Se acabaron las negociaciones
Desde que inició el bloqueo, personal del área de gobierno de Política Regional acudió a negociar con los manifestantes para que levantaran la protesta, sin embargo, Libreros Mendoza soslayó que las personas enviadas no tienen la capacidad para resolver problemas, puesto que solo son intermediarios.
“Pedimos que nos venga atender alguien que os de solución a nuestras demandas, el pueblo está exigiendo que se esclarezca el caso y que el presidente municipal actual, que es el sospechoso principal que se destituya de su cargo para que esta línea de investigación se la lleve como cualquier civil, si tiene el valor suficiente, queremos la renuncia del presidente o que el Congreso haga la destitución”.
Recordó que la administración municipal de su hijo José Allan Libreros Alba siempre trabajó de la mano con el gobierno del Estado, sin que hubiera diferencias partidistas o de ideologías, por lo que -consideró- es injusto que no estén brindando la debía atención, “para la fiscalía es un muerto más”, reprochó.
Por separado, agentes de la Guardia Nacional realizaron diversos recorridos en el sitio del bloqueo tomando algunas fotografías y tratando de convencer a los familiares de la víctima a retirar el bloqueo, “aquí ya no se trata de Leonel Libreros, aquí está el pueblo harto de yantan inseguridad”, fustigó el padre del ex alcalde.
Sin embargo, fue hasta 19:30 horas que los agentes federales abrieron un penúltimo diálogo con los protestantes, al no haber acuerdo arribaron medio centenar de policías estatales con equipo antomotines para desalojarlos.
Al paso de algunos minutos, luego de una acalorada discusión, los agentes de Guardia Nacional nuevamente insistieron en convencer a levantar el bloqueo, asegurando que estaban afectando a miles de personas que se desplazan sobre la carretera Perote-Banderilla vía libre, de lo contrario amenazaron con una la fuerza pública.
“Deben de entender que están afectando a miles de personas que viajan en transporte público, los que llevan mercancía o van para sus casas, los invitamos de la manera más atenta a que se retiren, este no es el lugar para hacerlo, pueden ir a manifestarse afuera del palacio de gobierno”, insistió el agente federal.
Al no haber respeta favorable, arribó un segundo grupo de elementos antomotines, con un estimado de 150 policías, lo que ocasionó el enojo de los manifestantes quienes advirtieron que no se retirarían.
En la protesta se encontraban mujeres y menores de edad, por lo que “llegaron al acuerdo” de desplegarse para evitar poner en riesgo a la féminas y niños, aunado a las personas de la tercera edad que se sumaron a la manifestación.
El crimen
La noche del 9 de agosto pasado, Jose Allan Libreros Alba fue emboscado y atacado a balazos cuando se desplazaba en su vehículo Nissan Versa sobre el callejón Del Desierto, en el centro del municipio de Rafael Lucio.

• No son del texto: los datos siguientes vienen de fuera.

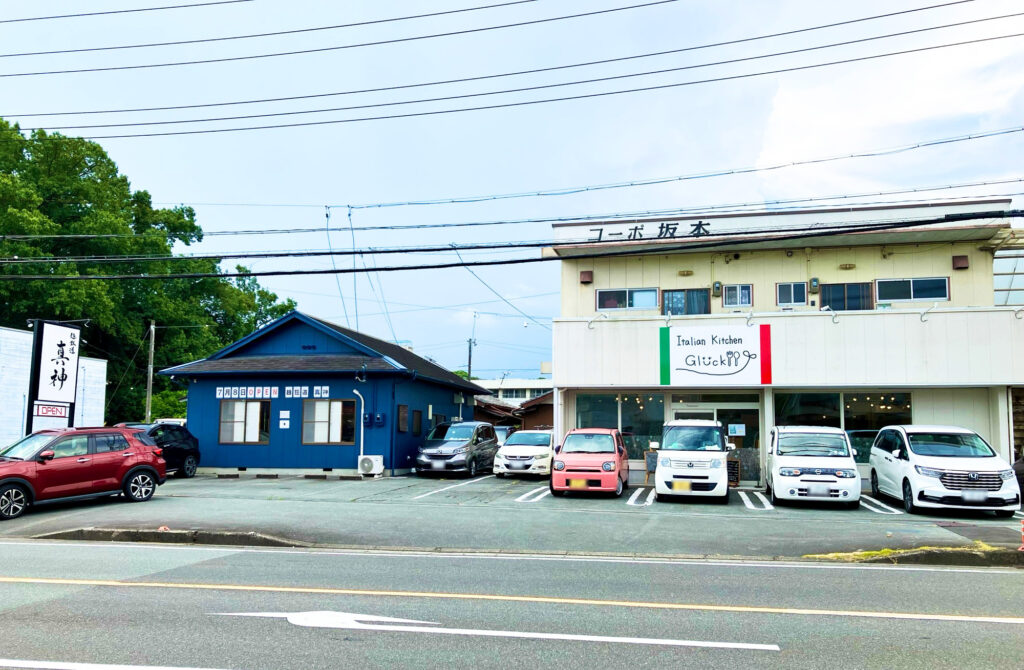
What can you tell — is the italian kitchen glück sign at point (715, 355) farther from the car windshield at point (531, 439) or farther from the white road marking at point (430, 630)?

Tras el ataque, los familiares del ex edil lo trasladaron presuntamente con vida, en su automóvil, al Centro de Alta Especialidad (CAE) de Xalapa, donde los galenos únicamente confirmaron que se encontraba sin signos vitales al sufrir tres disparos de arma de fuego: uno en el pecho, otro en la nuca y uno más en la mejilla izquierda.

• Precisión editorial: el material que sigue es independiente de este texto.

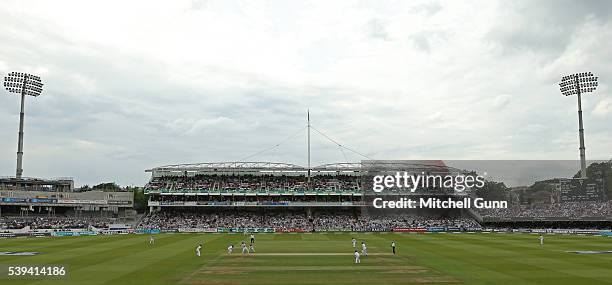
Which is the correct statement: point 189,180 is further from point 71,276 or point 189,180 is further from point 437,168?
point 71,276

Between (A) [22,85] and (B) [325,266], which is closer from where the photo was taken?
(B) [325,266]

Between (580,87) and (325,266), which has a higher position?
(580,87)

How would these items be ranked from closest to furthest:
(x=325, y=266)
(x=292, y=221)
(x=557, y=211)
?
(x=325, y=266), (x=557, y=211), (x=292, y=221)

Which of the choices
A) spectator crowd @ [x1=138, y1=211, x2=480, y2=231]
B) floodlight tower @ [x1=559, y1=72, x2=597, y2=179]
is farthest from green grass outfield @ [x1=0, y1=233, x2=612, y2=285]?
floodlight tower @ [x1=559, y1=72, x2=597, y2=179]

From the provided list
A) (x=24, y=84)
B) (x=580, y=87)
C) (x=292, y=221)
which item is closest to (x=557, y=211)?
(x=580, y=87)

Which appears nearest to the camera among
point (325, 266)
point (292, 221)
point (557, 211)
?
point (325, 266)

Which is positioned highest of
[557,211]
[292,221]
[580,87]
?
[580,87]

El día del crimen, a las afueras de Servicios Periciales, Leonel Libreros Mendoza acusó directamente al actual presidente municipal, Damián Hernández Hernández como responsable del atentado y muerte de su hijo, luego de que presuntamente este lo amenazara en múltiples ocasiones a través de mensajes y de manera pública.
Caso contrario, el actual alcalde de Rafael Lucio, Damián Hernández Hernández se deslindó de los problemas de inseguridad en el municipio, al asegurar que no puede destinar recursos a este rubro, ya que descuidaría otras prioridades como educación, agua, limpia pública y salud.